Preheat the oven to 350°F. Line a baking sheet with parchment paper and set aside.

Roll out the dough to about 1/8-inch thickness (as thin as you can get it). Slice the dough into rustic strips, and transfer to the prepared baking sheet.

Using a fork, poke holes in the strips. Brush with melted butter, and sprinkle with salt and pepper. Bake until browning and crisp, about 15 minutes. Let cool completely, then store in a sealed container at room temperature for up to 3 days.

Monday, November 28, 2022

A Breakfast Ace in The Hole

 

It's called Eggs in a Hole! It's another way to use more of the leftover biscuit dough that's a specialty of Carey Morey. She's the author of the new cookbook Hot Little Supers. Carey stopped by Tonia's Kitchen to talk about her recipe for this delicious breakfast dish. Carey told Tonia her kids love this one. The concept is simple, take your cutter, punch holes into the biscuit dough and bake. Then add the eggs and bake again. When you're doing brunch, this one's definitely the winning hand!

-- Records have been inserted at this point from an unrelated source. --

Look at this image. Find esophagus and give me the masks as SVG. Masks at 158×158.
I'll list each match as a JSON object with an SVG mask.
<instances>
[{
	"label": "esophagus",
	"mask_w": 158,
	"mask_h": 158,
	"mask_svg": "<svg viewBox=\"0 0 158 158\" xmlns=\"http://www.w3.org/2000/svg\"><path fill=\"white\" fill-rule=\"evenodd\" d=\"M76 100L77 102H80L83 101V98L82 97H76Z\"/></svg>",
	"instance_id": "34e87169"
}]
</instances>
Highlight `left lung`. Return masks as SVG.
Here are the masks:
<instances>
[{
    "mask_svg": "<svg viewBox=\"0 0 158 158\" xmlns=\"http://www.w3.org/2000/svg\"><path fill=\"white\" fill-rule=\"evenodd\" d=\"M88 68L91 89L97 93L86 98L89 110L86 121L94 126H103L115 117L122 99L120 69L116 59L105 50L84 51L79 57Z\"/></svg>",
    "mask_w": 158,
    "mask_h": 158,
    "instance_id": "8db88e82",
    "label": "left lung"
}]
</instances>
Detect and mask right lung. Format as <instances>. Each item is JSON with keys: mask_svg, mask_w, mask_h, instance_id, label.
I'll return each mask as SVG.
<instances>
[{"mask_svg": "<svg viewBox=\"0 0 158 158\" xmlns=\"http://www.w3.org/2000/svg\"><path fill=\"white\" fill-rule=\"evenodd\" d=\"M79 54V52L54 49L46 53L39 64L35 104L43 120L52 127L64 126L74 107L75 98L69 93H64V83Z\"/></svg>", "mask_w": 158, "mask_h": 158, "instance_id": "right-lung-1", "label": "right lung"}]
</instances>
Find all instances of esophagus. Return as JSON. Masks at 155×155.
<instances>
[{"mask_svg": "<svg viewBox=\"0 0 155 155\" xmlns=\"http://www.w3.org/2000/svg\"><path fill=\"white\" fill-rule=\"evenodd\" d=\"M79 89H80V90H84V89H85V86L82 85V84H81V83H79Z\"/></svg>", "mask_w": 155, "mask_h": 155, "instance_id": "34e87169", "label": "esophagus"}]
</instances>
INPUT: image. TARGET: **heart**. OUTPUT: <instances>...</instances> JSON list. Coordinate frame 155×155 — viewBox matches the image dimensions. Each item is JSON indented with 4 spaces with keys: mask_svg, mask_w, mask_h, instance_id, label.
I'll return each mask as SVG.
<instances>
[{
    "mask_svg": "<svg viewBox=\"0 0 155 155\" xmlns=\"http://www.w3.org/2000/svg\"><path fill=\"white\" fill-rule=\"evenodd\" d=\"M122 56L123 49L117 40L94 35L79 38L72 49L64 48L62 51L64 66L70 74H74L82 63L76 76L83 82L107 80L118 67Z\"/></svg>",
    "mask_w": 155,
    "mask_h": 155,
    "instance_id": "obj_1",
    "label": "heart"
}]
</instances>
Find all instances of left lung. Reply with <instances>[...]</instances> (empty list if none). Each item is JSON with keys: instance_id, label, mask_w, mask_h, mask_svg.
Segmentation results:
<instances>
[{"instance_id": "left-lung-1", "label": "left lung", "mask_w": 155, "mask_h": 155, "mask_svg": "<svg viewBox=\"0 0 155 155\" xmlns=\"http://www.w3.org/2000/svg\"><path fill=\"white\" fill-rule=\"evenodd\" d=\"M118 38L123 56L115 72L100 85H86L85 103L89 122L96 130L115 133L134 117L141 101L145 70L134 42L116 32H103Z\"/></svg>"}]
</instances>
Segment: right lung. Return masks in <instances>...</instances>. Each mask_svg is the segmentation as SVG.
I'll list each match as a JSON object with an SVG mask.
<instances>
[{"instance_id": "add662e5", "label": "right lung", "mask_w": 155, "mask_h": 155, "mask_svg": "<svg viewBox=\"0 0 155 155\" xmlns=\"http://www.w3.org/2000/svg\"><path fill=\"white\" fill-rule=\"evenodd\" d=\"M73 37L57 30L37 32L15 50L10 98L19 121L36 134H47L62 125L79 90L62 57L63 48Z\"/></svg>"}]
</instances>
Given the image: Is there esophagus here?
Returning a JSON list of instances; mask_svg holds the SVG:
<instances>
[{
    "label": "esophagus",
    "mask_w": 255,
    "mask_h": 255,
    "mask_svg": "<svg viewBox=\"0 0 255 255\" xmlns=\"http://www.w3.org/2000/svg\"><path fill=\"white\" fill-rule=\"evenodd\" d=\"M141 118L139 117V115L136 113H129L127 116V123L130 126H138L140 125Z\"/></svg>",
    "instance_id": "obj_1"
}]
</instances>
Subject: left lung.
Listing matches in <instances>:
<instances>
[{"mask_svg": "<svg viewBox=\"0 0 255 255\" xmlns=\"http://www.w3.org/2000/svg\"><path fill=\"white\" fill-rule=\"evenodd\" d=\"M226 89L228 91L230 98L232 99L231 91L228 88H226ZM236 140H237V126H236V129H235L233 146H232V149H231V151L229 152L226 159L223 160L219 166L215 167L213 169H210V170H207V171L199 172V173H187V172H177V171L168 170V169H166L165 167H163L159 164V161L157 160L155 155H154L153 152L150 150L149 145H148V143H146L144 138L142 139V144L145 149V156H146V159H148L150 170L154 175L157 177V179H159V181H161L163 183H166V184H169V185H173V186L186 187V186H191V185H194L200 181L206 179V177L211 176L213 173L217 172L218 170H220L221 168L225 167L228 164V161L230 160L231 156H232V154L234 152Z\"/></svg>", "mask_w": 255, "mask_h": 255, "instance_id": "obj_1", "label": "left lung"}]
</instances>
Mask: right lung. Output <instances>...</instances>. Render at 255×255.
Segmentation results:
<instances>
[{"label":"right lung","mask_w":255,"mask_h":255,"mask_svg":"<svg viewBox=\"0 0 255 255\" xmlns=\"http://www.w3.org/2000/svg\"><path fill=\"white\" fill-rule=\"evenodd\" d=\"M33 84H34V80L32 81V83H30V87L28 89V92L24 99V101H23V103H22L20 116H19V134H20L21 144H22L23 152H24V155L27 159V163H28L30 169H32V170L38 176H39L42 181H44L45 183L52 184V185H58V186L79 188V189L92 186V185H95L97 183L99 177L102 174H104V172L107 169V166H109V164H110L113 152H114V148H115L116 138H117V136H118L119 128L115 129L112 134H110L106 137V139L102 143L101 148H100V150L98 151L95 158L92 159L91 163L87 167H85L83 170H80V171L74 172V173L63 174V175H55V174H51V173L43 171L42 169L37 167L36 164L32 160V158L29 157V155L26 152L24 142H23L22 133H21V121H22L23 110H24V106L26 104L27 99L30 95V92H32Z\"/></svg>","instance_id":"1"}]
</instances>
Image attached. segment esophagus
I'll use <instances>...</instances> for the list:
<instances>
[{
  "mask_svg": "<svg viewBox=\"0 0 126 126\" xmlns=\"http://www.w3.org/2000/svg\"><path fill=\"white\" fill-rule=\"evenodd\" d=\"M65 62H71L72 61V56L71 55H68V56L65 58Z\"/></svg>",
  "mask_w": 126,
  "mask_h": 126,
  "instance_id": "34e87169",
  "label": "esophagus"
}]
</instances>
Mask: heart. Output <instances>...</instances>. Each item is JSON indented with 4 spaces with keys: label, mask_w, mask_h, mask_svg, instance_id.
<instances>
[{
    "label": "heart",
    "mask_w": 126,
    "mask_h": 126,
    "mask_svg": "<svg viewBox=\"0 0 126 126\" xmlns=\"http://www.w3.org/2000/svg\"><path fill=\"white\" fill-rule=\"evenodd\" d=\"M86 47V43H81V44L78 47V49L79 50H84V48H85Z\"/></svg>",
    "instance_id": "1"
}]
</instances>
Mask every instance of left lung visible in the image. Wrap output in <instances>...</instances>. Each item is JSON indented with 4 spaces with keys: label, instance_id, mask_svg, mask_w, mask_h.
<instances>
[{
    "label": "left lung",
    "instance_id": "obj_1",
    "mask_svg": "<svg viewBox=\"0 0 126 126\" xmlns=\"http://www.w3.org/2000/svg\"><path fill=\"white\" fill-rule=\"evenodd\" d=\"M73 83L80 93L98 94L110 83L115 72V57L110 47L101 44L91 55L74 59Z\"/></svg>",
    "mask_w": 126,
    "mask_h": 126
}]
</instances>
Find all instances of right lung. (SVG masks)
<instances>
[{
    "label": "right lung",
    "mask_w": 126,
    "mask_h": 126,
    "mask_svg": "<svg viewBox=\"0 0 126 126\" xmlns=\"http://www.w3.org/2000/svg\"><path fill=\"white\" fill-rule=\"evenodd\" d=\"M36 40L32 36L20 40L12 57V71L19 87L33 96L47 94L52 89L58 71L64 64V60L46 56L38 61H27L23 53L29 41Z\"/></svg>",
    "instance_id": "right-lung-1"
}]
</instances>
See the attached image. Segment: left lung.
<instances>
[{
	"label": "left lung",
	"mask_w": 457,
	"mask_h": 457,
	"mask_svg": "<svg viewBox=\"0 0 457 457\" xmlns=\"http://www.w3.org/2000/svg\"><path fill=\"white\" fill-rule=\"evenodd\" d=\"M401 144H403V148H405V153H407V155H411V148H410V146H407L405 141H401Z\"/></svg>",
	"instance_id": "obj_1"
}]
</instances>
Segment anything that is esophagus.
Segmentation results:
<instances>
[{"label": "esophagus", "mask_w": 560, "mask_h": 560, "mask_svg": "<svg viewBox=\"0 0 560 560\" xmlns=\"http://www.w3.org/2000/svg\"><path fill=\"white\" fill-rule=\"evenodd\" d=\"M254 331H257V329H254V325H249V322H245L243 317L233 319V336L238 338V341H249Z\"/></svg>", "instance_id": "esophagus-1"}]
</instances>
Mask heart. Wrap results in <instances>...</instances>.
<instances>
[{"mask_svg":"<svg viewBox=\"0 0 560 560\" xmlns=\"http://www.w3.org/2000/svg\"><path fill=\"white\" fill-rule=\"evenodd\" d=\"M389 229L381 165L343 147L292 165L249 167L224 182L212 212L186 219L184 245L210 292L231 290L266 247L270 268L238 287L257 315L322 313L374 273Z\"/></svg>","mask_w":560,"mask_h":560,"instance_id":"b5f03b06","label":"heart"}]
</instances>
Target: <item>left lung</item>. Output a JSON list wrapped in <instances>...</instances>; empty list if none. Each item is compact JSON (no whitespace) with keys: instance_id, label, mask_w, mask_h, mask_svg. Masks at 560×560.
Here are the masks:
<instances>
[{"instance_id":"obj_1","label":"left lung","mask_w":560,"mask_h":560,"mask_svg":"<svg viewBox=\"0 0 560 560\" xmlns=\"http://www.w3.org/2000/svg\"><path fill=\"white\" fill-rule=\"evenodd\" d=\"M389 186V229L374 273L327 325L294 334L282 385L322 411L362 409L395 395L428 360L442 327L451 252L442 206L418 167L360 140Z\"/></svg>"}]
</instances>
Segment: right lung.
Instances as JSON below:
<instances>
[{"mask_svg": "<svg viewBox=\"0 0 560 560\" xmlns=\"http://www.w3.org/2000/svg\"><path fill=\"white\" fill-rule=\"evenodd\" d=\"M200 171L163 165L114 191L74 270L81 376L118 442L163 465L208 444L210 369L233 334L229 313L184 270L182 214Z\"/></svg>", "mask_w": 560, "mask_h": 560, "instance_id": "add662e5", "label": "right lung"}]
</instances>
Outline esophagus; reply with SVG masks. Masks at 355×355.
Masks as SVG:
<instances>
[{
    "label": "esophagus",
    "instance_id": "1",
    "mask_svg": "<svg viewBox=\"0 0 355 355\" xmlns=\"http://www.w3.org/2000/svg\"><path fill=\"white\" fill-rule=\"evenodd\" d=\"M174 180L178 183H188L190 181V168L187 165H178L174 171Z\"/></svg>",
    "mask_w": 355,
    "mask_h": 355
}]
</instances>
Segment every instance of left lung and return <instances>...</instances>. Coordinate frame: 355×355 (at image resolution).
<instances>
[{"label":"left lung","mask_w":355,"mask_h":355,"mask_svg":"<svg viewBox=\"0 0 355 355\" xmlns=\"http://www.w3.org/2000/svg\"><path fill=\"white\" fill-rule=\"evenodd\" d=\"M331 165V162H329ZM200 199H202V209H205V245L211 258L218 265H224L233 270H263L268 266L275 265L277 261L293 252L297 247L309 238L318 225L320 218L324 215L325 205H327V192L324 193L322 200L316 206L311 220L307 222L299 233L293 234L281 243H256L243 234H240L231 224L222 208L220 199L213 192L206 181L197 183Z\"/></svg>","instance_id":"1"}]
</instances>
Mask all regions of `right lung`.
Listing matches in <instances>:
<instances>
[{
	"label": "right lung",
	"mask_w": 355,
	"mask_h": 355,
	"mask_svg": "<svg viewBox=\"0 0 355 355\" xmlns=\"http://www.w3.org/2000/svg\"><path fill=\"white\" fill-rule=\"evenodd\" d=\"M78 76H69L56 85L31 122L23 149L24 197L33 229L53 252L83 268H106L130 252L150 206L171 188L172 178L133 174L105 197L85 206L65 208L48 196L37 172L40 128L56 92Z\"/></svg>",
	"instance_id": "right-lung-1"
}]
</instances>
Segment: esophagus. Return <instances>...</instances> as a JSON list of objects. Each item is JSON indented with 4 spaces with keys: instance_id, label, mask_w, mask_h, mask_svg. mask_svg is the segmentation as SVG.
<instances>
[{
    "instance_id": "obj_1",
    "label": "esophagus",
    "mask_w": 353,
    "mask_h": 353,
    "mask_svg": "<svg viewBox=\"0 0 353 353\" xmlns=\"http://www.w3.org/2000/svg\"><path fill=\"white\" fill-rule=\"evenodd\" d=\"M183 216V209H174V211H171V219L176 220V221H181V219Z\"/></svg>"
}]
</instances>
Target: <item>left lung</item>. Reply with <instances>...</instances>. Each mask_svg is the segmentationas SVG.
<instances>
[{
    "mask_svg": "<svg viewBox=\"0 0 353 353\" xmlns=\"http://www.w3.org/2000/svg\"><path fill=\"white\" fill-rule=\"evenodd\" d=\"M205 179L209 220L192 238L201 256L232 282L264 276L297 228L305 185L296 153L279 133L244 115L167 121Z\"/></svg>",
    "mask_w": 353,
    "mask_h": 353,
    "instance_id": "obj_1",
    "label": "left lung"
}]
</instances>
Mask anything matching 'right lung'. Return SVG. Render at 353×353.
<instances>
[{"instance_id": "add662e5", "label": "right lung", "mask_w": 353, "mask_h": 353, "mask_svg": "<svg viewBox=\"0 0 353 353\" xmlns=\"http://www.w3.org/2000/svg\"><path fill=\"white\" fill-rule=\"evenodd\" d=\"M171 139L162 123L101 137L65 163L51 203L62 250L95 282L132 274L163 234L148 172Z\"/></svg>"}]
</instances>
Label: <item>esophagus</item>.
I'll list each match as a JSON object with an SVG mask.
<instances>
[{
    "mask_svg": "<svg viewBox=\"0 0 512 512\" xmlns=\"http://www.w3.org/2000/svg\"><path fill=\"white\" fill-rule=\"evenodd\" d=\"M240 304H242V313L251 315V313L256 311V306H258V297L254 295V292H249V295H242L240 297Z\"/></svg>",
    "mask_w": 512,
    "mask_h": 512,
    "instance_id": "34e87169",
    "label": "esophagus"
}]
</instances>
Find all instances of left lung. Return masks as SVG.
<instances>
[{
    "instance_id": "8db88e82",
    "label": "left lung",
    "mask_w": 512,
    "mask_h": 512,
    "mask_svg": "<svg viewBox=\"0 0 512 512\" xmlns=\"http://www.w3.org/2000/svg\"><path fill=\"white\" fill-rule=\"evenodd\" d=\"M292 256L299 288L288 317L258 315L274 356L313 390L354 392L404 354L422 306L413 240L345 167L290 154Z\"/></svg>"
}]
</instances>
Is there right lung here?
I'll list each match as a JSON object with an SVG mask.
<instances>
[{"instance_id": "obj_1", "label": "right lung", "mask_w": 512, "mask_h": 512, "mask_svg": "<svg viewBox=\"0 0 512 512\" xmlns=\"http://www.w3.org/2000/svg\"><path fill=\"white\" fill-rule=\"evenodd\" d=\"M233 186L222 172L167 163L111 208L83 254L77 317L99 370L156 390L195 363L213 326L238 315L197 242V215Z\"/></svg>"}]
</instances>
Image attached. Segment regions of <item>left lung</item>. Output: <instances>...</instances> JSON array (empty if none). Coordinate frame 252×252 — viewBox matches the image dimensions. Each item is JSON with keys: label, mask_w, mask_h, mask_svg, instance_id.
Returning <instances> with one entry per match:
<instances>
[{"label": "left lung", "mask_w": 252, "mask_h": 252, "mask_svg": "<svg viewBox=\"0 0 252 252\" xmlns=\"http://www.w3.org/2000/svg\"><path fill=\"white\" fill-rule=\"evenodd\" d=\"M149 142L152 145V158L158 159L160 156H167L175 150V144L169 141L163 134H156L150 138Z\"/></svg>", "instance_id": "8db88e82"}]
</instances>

  • Leftover buttermilk biscuit dough from stamping out biscuits

  • Melted butter (amount will depend on how much dough you’re using)

  • Medium Eggs (one per biscuit cutout you want to fill)

  • Freshly ground coarse black pepper

  • Salt

  • Garnish of your choice

    1. After making biscuits, reduce the oven temperature to 400 degrees and line a rimmed baking sheet with parchment paper.

    2. Transfer the leftover biscuit dough to the baking sheet after all twelve biscuits have been stamped out. You now have your “nest.”

    3. Brush the nest with melted butter and bake for 12 minutes.

    4. Pull the biscuit nest out of the oven and crack an egg inside each biscuit cutout. If garnishing with an item such as cheese, add now.

    5. Bake for an additional 7 minutes, or until the egg reaches your preference of doneness.

    6. Brush with melted butter again, then sprinkle with salt and pepper and serve.